→ **WORK INSTRUCTION**: In your copy, repeat the records exactly and leave out the pictures.

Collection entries

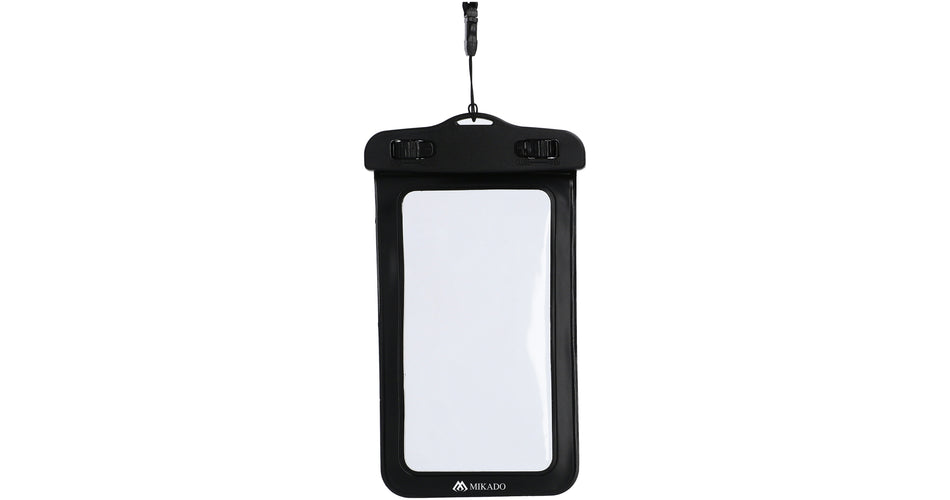 Wasserdichte Handytasche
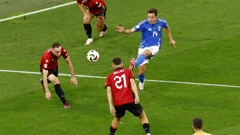 Federico Chiesa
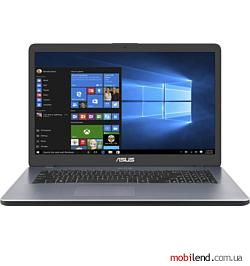 Asus VivoBook 17 F705MA-BX121
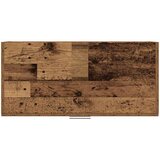  Kupaonski ormar Staro drvo 78 x 37 x 59 cm Konstruirano drvo | shoptok.hr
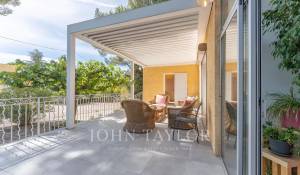 Продажа Дом Aix-en-Provence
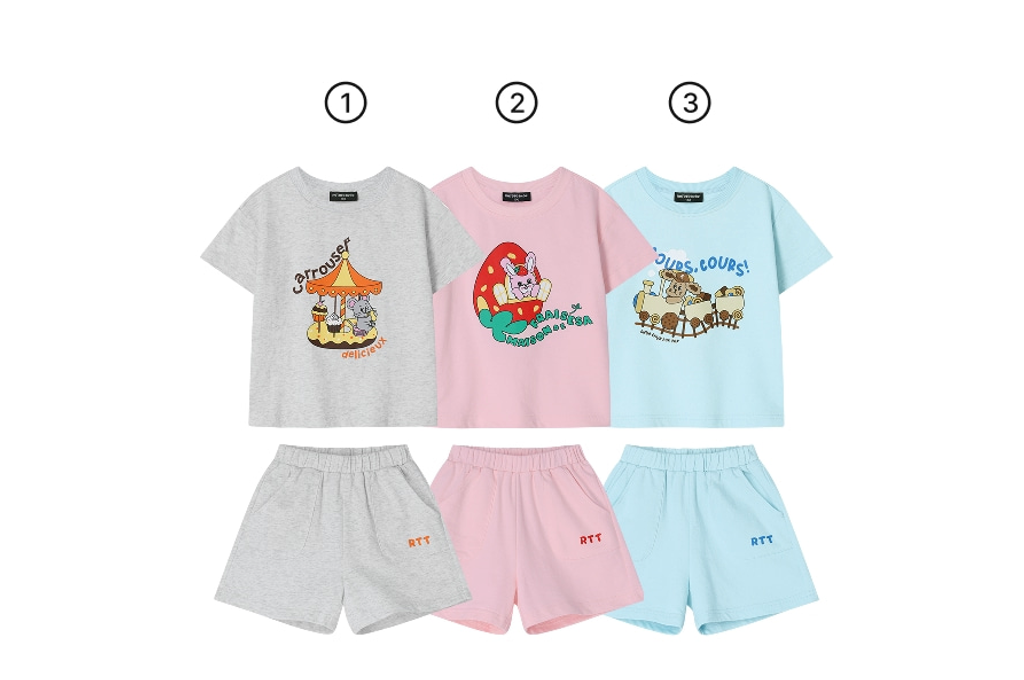 截圖 2026-04-07 下午1.41.20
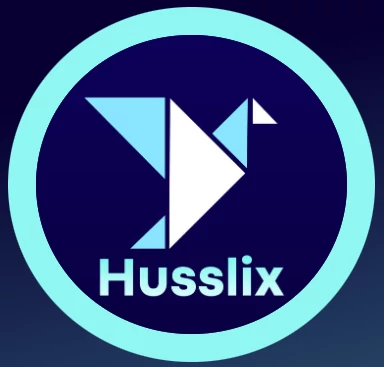 Husslix1.1 - Husslix is the solution to ALL your copywriting problems.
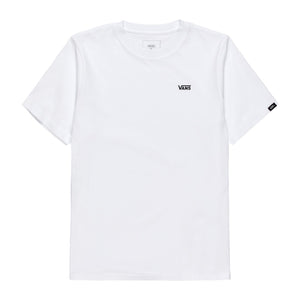  VN0A4MQ3WHT1  VANS 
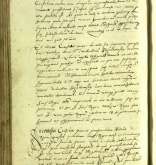 NIAB_LA_1815_1_1_204b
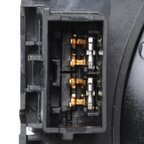 Standard Ignition CSP337 Air Bag Clockspring - view 5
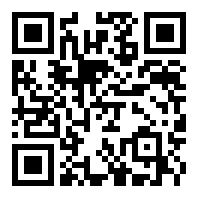 临沂杰臣网络运营有限公司店铺码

→ **EXERCISE RESULT**:
 Wasserdichte Handytasche
 Federico Chiesa
 Asus VivoBook 17 F705MA-BX121
  Kupaonski ormar Staro drvo 78 x 37 x 59 cm Konstruirano drvo | shoptok.hr
 Продажа Дом Aix-en-Provence
 截圖 2026-04-07 下午1.41.20
 Husslix1.1 - Husslix is the solution to ALL your copywriting problems.
  VN0A4MQ3WHT1  VANS 
 NIAB_LA_1815_1_1_204b
 Standard Ignition CSP337 Air Bag Clockspring - view 5
 临沂杰臣网络运营有限公司店铺码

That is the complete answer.